[START Source document]

# Thoughts on GND Filters?



## Cory (Jul 12, 2017)

So I'm getting the hang of HDR, but have been looking into GND filters since that's a whole set of tools too; (possibly as a complement and not instead of?).
Recently got a Breakthrough Photography 6-Stop ND Filter and am really impressed by the quality. At least up there with the best of them.
Viewed their filter instructional video and really learned a lot. Going with a 2-stop soft and 3-stop reverse seem to really make a ton of sense so I'm considering waiting for their release or possibly a Lee 2-stop and Singh-Ray 3-stop reverse.
With that, though, any thoughts in general of using GND's - for the usual sunsets/sunrises, bright skies, etc.?
THANKS!!!


----------



## privatebydesign (Jul 12, 2017)

Funny you should ask that!

Just been on a thread where I suggested they are not overly useful given the power and quality of good luminosity mask programs.

[END Source document]
[START Raw records]

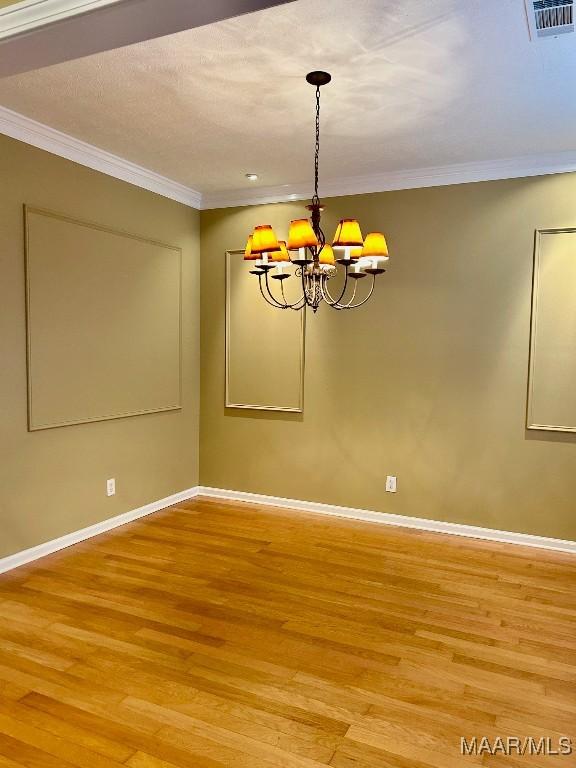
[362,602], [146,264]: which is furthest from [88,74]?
[362,602]

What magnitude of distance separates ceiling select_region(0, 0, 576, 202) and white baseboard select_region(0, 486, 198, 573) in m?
2.70

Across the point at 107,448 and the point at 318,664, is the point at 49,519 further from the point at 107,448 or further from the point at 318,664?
the point at 318,664

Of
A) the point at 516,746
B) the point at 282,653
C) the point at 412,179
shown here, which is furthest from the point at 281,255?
the point at 516,746

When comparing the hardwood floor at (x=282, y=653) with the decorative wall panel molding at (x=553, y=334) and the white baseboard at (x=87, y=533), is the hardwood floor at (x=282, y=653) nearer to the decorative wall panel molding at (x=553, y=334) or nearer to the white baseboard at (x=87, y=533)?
the white baseboard at (x=87, y=533)

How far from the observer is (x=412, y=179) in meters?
4.26

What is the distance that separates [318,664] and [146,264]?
3.23 metres

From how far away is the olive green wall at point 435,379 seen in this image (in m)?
4.01

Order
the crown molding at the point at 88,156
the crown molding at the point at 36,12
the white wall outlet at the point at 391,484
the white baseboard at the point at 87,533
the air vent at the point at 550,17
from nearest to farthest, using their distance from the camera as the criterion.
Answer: the crown molding at the point at 36,12, the air vent at the point at 550,17, the crown molding at the point at 88,156, the white baseboard at the point at 87,533, the white wall outlet at the point at 391,484

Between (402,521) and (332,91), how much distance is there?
3.10 m

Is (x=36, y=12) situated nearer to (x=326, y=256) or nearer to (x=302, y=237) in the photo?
(x=302, y=237)

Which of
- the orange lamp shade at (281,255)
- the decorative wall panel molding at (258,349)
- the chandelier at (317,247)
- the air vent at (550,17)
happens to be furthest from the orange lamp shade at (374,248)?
the decorative wall panel molding at (258,349)

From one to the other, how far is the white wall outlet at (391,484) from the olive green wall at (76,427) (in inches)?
71.6

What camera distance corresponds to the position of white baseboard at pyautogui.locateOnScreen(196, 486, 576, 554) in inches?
159

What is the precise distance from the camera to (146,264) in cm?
449
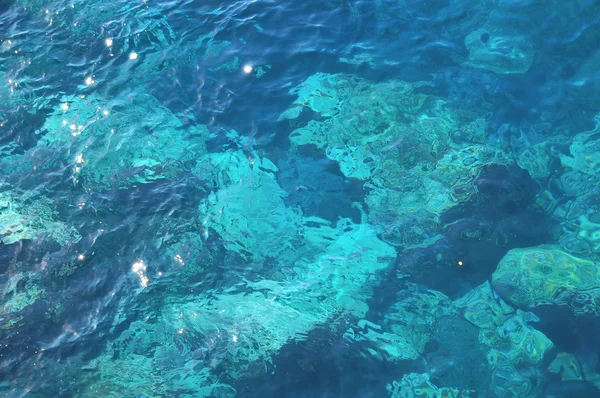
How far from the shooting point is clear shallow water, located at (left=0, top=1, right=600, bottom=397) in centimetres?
592

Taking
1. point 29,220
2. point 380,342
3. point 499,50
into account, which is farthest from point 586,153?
point 29,220

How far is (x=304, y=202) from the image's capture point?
24.6 ft

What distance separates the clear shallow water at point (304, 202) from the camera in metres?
5.92

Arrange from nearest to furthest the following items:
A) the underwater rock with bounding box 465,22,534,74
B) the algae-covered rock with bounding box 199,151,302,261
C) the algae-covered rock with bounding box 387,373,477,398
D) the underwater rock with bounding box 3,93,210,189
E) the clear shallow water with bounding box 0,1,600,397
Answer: the algae-covered rock with bounding box 387,373,477,398 < the clear shallow water with bounding box 0,1,600,397 < the algae-covered rock with bounding box 199,151,302,261 < the underwater rock with bounding box 3,93,210,189 < the underwater rock with bounding box 465,22,534,74

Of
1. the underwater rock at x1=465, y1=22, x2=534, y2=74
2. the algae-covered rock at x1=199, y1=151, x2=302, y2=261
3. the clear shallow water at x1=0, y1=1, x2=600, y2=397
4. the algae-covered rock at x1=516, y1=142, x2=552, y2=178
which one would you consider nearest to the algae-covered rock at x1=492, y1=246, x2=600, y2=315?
the clear shallow water at x1=0, y1=1, x2=600, y2=397

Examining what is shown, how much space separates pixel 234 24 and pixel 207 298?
6.56 m

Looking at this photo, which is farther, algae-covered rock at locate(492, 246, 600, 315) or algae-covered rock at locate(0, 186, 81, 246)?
algae-covered rock at locate(0, 186, 81, 246)

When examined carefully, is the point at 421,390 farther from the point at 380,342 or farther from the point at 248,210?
the point at 248,210

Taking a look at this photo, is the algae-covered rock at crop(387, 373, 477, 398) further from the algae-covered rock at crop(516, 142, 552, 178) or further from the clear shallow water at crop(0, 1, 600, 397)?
the algae-covered rock at crop(516, 142, 552, 178)

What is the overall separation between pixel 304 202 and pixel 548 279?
12.9ft

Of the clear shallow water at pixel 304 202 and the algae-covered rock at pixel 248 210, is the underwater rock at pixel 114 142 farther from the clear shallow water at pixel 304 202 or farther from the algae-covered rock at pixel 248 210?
the algae-covered rock at pixel 248 210

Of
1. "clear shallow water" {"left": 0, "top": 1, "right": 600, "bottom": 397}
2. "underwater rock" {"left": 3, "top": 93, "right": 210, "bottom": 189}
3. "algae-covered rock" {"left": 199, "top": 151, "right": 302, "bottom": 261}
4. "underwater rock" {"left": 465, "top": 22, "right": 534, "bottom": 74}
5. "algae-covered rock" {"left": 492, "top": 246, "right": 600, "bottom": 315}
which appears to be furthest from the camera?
"underwater rock" {"left": 465, "top": 22, "right": 534, "bottom": 74}

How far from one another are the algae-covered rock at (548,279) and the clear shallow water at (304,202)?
29 mm

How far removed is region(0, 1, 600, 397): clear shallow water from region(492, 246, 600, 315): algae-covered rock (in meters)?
0.03
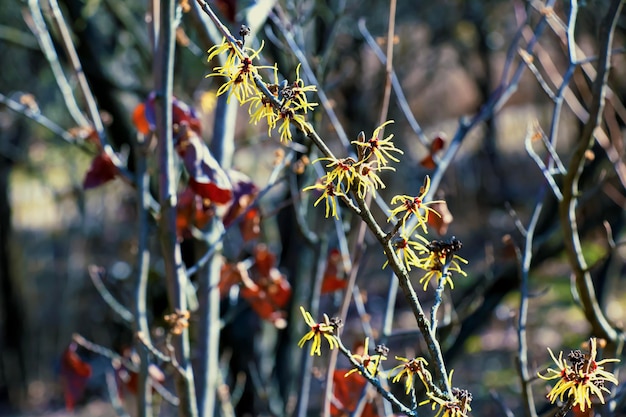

[END Raw records]

Required actions:
• a. Update the GND filter thread and give the part that opens with the words containing "So I'm getting" and closes with "best of them.", changing "HDR" to "exposure blending".
• b. Please recast the records as a JSON list of strings, one string per line, with blank lines left out. Cover only the part that opens with the line containing "How far from one" and runs through the end of the records. Leave the pictures out.

Results for each task:
• a.
So I'm getting the hang of exposure blending, but have been looking into GND filters since that's a whole set of tools too; (possibly as a complement and not instead of?).
Recently got a Breakthrough Photography 6-Stop ND Filter and am really impressed by the quality. At least up there with the best of them.

• b.
[
  "How far from one another are the algae-covered rock at (548,279) and the clear shallow water at (304,202)?",
  "29 mm",
  "How far removed is region(0, 1, 600, 397): clear shallow water from region(492, 246, 600, 315): algae-covered rock (in meters)?",
  "0.03"
]